Combined CV usually start with a skills section. You can use the same skill format as a functional CV, but try to include fewer skill categories and examples so you can transition to the work experience section. This allows hiring managers to review some of your strongest skills quickly and continue reviewing your CV without becoming distracted by extensive details about your proficiencies. In your work history section, use the chronological CV format by adding your current or most recent job first. You can then include your educational credentials, such as diplomas or degrees.

4. Creative
A creative CV is one that enables you to summarize your professional credentials while providing employers with an idea of your artistic style. This type of CV is suitable for jobs in creative fields in which design skills are beneficial, such as graphic design or photography. You can use any format for a creative CV based on your experience and career goals. For example, if you are an entry-level candidate, you may choose a chronological layout for your creative CV.

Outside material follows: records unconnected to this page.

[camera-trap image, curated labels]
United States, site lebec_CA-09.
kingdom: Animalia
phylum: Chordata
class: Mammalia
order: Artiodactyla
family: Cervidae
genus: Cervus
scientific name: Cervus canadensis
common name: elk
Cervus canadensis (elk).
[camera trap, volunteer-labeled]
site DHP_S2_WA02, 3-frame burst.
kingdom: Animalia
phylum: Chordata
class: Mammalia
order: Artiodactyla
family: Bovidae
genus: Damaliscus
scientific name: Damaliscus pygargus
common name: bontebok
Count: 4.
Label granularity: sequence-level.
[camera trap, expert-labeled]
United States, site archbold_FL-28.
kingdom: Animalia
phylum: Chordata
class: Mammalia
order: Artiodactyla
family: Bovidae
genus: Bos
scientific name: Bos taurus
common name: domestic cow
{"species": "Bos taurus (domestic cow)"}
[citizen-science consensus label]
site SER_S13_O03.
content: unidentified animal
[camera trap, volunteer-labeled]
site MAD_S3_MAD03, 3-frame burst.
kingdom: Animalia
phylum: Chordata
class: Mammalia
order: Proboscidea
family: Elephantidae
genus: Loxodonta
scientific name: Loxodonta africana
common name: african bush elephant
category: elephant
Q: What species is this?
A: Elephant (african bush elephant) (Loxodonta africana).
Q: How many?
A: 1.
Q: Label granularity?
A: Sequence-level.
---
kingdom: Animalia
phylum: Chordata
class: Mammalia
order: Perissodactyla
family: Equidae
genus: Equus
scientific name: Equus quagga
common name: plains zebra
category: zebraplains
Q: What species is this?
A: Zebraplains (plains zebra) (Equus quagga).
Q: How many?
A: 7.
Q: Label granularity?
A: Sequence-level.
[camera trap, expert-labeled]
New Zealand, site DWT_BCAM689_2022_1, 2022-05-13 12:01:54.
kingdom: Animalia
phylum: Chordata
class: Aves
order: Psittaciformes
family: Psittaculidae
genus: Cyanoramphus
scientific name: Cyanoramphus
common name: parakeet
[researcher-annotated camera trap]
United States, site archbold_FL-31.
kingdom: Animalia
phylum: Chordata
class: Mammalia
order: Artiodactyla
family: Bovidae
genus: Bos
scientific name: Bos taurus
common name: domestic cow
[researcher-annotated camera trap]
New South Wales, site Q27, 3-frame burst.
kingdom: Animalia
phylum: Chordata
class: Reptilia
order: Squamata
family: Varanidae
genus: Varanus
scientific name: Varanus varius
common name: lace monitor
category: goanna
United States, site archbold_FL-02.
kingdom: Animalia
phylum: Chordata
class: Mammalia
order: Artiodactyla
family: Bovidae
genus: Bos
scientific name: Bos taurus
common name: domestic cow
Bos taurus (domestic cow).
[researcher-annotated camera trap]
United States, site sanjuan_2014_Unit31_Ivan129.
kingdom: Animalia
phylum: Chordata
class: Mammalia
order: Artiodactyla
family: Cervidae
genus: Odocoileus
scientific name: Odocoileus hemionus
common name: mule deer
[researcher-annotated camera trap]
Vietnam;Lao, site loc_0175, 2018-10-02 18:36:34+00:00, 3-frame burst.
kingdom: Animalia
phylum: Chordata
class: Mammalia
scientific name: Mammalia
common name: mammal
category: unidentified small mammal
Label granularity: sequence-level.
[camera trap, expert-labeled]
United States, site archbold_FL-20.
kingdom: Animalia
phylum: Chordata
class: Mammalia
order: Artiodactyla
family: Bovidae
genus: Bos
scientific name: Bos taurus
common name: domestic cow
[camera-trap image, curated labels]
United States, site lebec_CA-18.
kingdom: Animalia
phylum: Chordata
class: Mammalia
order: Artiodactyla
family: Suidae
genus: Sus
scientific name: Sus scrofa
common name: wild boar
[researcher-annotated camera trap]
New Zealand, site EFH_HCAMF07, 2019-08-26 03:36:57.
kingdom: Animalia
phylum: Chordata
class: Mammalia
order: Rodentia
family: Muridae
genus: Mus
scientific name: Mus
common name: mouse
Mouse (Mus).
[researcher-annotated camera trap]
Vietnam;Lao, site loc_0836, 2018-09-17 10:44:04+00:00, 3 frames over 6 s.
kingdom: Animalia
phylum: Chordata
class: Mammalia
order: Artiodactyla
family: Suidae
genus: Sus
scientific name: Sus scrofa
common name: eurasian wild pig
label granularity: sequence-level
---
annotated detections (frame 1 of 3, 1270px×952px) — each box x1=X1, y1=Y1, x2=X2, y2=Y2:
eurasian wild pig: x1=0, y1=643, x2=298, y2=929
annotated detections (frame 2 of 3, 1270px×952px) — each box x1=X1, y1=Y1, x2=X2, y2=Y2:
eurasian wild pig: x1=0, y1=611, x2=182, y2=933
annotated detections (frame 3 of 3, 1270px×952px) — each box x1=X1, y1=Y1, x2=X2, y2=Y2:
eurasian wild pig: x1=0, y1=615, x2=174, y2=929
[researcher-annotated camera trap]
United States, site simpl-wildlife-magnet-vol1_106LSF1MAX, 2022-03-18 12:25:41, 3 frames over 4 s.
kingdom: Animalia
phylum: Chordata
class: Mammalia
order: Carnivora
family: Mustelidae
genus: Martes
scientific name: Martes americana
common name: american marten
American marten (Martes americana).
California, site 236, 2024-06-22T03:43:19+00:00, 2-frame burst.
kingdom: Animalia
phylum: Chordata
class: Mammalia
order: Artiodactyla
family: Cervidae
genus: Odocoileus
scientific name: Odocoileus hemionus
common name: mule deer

What makes a creative CV different from other types is that it includes graphic elements that appeal to the reader. Common ways to add these elements include using different colours of text, creating visual aids like charts that showcase your skills and adding examples of your work, such as a photograph or logo. This can help you get the attention of hiring managers and show them your ability to create aesthetically appealing designs.

5. Academic
Academic CV have a specialized format that allows candidates to highlight their academic credentials extensively. This type is ideal for candidates who have graduate degrees and are pursuing a high-level career in academics, science or medicine. While other types of CV briefly summarize a candidate’s educational background, academic CV focus primarily on qualifications they earned while completing degree programmes.

The format of an academic CV may vary by role, as certain educational elements may suit the role you want more than others. For example, if you are seeking a job as a university instructor, you may begin your CV by listing your lecturing experience. If you are applying for a job as a scientist, you may include your research at the top of your CV. Other credentials you may add to an academic CV include awards, publications, reports and relevant skills.